Aim: Swap every "framed mirror" in the lines below for "wall mirror", keeping everything else unchanged, and leave the pictures out of your answer.
----- Available data -----
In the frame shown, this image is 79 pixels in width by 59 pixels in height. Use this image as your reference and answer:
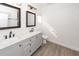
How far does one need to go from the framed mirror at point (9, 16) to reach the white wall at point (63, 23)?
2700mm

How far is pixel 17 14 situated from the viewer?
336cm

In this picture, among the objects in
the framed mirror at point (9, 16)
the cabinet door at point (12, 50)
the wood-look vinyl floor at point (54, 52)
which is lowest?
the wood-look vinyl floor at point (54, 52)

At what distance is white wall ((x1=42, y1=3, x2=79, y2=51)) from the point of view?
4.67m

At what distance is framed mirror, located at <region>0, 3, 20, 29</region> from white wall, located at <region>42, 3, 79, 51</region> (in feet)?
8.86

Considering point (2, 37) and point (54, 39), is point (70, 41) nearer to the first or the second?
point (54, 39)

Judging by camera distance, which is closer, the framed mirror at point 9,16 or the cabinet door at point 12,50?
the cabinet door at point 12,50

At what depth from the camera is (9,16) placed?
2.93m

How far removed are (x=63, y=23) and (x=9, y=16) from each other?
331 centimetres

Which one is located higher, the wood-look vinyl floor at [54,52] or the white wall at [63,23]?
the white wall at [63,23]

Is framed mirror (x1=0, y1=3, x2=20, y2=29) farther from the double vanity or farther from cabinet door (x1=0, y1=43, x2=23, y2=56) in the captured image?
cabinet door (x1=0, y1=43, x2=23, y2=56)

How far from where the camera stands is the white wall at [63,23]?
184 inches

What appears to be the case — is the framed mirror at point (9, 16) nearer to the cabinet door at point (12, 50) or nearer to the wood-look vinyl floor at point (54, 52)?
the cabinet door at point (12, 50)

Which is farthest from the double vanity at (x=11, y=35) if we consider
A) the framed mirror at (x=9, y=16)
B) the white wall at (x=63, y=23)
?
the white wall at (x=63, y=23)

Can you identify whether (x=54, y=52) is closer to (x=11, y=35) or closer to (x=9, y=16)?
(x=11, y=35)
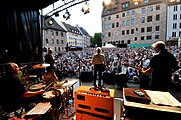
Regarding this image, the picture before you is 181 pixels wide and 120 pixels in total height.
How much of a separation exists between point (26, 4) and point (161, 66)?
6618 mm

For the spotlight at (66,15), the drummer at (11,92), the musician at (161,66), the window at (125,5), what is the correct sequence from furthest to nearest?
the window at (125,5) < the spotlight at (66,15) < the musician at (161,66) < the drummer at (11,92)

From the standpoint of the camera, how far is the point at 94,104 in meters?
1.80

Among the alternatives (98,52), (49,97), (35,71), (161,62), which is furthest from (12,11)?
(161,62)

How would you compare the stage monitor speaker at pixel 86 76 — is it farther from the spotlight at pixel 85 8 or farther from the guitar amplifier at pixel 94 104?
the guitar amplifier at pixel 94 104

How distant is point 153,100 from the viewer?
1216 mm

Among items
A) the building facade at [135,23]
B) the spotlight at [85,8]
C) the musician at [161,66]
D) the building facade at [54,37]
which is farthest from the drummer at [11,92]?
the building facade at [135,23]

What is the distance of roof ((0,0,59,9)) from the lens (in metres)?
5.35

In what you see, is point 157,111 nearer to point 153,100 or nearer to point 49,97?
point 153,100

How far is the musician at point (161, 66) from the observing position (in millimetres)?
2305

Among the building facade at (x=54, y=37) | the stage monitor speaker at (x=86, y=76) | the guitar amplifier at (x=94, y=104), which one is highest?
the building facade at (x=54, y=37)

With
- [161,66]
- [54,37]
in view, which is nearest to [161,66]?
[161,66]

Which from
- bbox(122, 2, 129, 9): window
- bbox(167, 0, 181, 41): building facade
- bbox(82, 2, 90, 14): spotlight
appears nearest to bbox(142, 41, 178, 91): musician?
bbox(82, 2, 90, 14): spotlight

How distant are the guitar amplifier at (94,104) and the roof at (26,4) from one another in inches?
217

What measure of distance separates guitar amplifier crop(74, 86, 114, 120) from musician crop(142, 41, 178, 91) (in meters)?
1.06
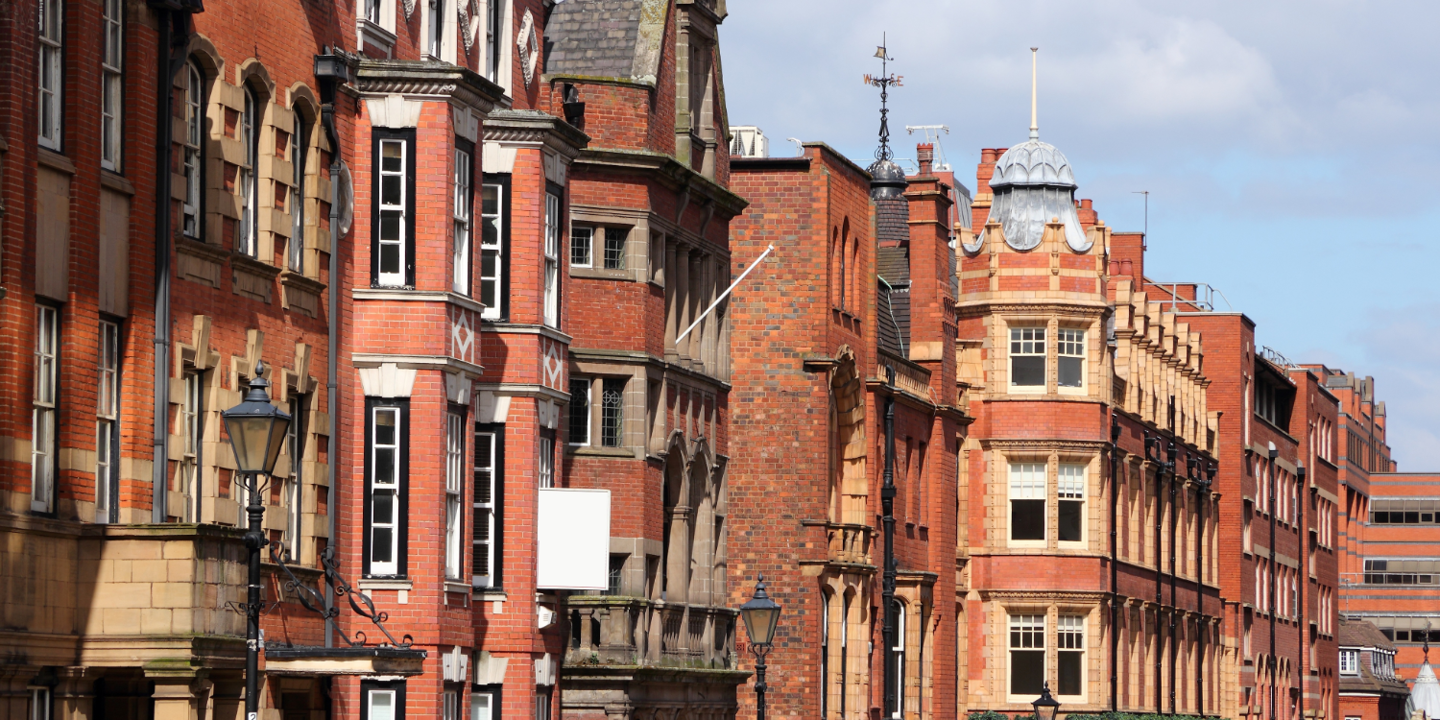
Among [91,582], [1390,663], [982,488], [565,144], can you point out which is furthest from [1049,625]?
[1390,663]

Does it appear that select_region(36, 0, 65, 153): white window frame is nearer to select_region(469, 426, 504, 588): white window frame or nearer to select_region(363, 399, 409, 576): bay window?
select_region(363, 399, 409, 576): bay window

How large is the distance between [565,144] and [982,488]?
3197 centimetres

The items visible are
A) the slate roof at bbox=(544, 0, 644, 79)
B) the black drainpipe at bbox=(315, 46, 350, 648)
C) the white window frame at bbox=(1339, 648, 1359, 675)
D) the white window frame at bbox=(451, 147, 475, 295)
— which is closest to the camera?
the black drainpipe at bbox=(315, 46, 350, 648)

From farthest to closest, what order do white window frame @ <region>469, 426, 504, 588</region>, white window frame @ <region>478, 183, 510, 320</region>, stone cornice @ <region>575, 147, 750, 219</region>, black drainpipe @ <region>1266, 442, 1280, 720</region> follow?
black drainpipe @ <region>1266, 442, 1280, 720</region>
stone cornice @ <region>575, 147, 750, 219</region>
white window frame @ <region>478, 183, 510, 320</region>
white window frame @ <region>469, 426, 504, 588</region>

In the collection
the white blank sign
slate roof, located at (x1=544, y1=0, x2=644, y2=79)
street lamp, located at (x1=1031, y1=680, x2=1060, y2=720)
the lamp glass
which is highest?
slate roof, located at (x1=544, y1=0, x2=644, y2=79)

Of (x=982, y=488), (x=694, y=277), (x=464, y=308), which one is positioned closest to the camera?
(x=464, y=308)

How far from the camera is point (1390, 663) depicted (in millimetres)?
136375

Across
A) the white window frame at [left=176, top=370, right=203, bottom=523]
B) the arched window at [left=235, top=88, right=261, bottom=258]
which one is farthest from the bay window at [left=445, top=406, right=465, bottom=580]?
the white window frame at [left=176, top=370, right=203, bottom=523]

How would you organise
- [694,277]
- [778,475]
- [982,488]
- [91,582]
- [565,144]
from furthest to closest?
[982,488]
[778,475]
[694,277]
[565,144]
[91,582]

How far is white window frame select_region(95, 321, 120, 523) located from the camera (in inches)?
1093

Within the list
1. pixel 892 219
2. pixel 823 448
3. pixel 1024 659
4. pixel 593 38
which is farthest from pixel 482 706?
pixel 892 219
-----
Output:
In the frame shown, this image is 79 pixels in width by 59 pixels in height. Use this image as your reference and answer:
How far does one need to go from the wall mirror at point (9, 16) to reach the white wall at point (63, 23)?
2700mm

How far is pixel 17 14 situated from the viewer?
336cm

In this picture, among the objects in
the wall mirror at point (9, 16)
the cabinet door at point (12, 50)
the wood-look vinyl floor at point (54, 52)
which is lowest?
the wood-look vinyl floor at point (54, 52)

At what distance is white wall ((x1=42, y1=3, x2=79, y2=51)) from the point of view?
4.67m

At what distance is wall mirror, located at <region>0, 3, 20, 29</region> from white wall, located at <region>42, 3, 79, 51</region> (in feet)?
8.86

Considering point (2, 37) and point (54, 39), is point (70, 41) nearer to the first or the second?
point (54, 39)

Judging by camera distance, which is closer, the wall mirror at point 9,16 or the cabinet door at point 12,50?
the cabinet door at point 12,50

At what depth from the camera is (9,16) placed?
2.93m

How far removed are (x=63, y=23) and (x=9, y=16) from each other?
331 centimetres

Which one is located higher, the wood-look vinyl floor at [54,52] or the white wall at [63,23]?
the white wall at [63,23]

Is wall mirror (x1=0, y1=3, x2=20, y2=29) farther from the double vanity or farther from cabinet door (x1=0, y1=43, x2=23, y2=56) in the captured image?
cabinet door (x1=0, y1=43, x2=23, y2=56)

How far from where the camera stands is the white wall at [63,23]?
184 inches

What appears to be the case — is the wall mirror at point (9, 16) nearer to the cabinet door at point (12, 50) or nearer to the wood-look vinyl floor at point (54, 52)?
the cabinet door at point (12, 50)

Which is farthest from the double vanity at (x=11, y=35) if we consider
A) the wall mirror at (x=9, y=16)
B) the white wall at (x=63, y=23)
?
the white wall at (x=63, y=23)

Can you identify whether (x=54, y=52) is closer to (x=11, y=35) or closer to (x=9, y=16)?
(x=11, y=35)
Regarding this image, the picture before you is 181 pixels wide and 120 pixels in total height.
How much of a separation exists between point (26, 4) and point (161, 66)?
6618 mm

For the spotlight at (66,15), the drummer at (11,92), the musician at (161,66), the window at (125,5), what is the correct sequence from furthest to nearest?
the window at (125,5) < the spotlight at (66,15) < the musician at (161,66) < the drummer at (11,92)

From the standpoint of the camera, how far is the point at 94,104 in meters?
1.80

Among the alternatives (98,52), (49,97), (35,71), (161,62), which is furthest from (12,11)?
(161,62)

How would you compare the stage monitor speaker at pixel 86 76 — is it farther from the spotlight at pixel 85 8 or farther from the guitar amplifier at pixel 94 104?
the guitar amplifier at pixel 94 104

How distant is point 153,100 from the viewer?
1216 mm

Among items
A) the building facade at [135,23]
B) the spotlight at [85,8]
C) the musician at [161,66]
D) the building facade at [54,37]
which is farthest from the drummer at [11,92]?
the building facade at [135,23]

What is the distance of roof ((0,0,59,9)) from the lens (in metres)?
5.35

In what you see, is point 157,111 nearer to point 153,100 or nearer to point 49,97?
point 153,100

How far is the musician at point (161, 66) from the observing position (in millimetres)?
2305

Among the building facade at (x=54, y=37) | the stage monitor speaker at (x=86, y=76) | the guitar amplifier at (x=94, y=104), which one is highest?
the building facade at (x=54, y=37)

With
- [161,66]
- [54,37]
in view, which is nearest to [161,66]?
[161,66]

Which from
- bbox(122, 2, 129, 9): window
- bbox(167, 0, 181, 41): building facade
- bbox(82, 2, 90, 14): spotlight
appears nearest to bbox(142, 41, 178, 91): musician?
bbox(82, 2, 90, 14): spotlight

How distant are the guitar amplifier at (94,104) and the roof at (26,4) from one another in inches?
217

What measure of distance separates guitar amplifier crop(74, 86, 114, 120) from musician crop(142, 41, 178, 91) (in meters)?
1.06
Among [91,582], [1390,663], [982,488], [565,144], can you point out which is furthest from [1049,625]?
[1390,663]

Does it appear that select_region(36, 0, 65, 153): white window frame is nearer to select_region(469, 426, 504, 588): white window frame or nearer to select_region(363, 399, 409, 576): bay window?
select_region(363, 399, 409, 576): bay window

How large is the distance between [565,144] and [982,488]?
3197 centimetres

The items visible are
A) the slate roof at bbox=(544, 0, 644, 79)
B) the black drainpipe at bbox=(315, 46, 350, 648)
C) the white window frame at bbox=(1339, 648, 1359, 675)
D) the white window frame at bbox=(451, 147, 475, 295)
— which is closest to the camera?
the black drainpipe at bbox=(315, 46, 350, 648)

From farthest to closest, what order do white window frame @ <region>469, 426, 504, 588</region>, white window frame @ <region>478, 183, 510, 320</region>, stone cornice @ <region>575, 147, 750, 219</region>, black drainpipe @ <region>1266, 442, 1280, 720</region> follow?
black drainpipe @ <region>1266, 442, 1280, 720</region>
stone cornice @ <region>575, 147, 750, 219</region>
white window frame @ <region>478, 183, 510, 320</region>
white window frame @ <region>469, 426, 504, 588</region>

In the collection
the white blank sign
slate roof, located at (x1=544, y1=0, x2=644, y2=79)
street lamp, located at (x1=1031, y1=680, x2=1060, y2=720)
the lamp glass
which is highest?
slate roof, located at (x1=544, y1=0, x2=644, y2=79)

Of (x=982, y=488), (x=694, y=277), (x=464, y=308), which one is positioned closest to the camera?
(x=464, y=308)

How far from the camera is point (1390, 663) depicted (in millimetres)?
136375

Across
A) the white window frame at [left=176, top=370, right=203, bottom=523]
B) the arched window at [left=235, top=88, right=261, bottom=258]
which one is farthest from the bay window at [left=445, top=406, right=465, bottom=580]?
the white window frame at [left=176, top=370, right=203, bottom=523]

How would you organise
- [694,277]
- [778,475]
- [982,488]
- [91,582]
- [565,144]
from furthest to closest?
[982,488]
[778,475]
[694,277]
[565,144]
[91,582]

How far is white window frame select_region(95, 321, 120, 523) located from the camera (in inches)?
1093

Within the list
1. pixel 892 219
2. pixel 823 448
3. pixel 1024 659
4. pixel 593 38
which is farthest from pixel 482 706?
pixel 892 219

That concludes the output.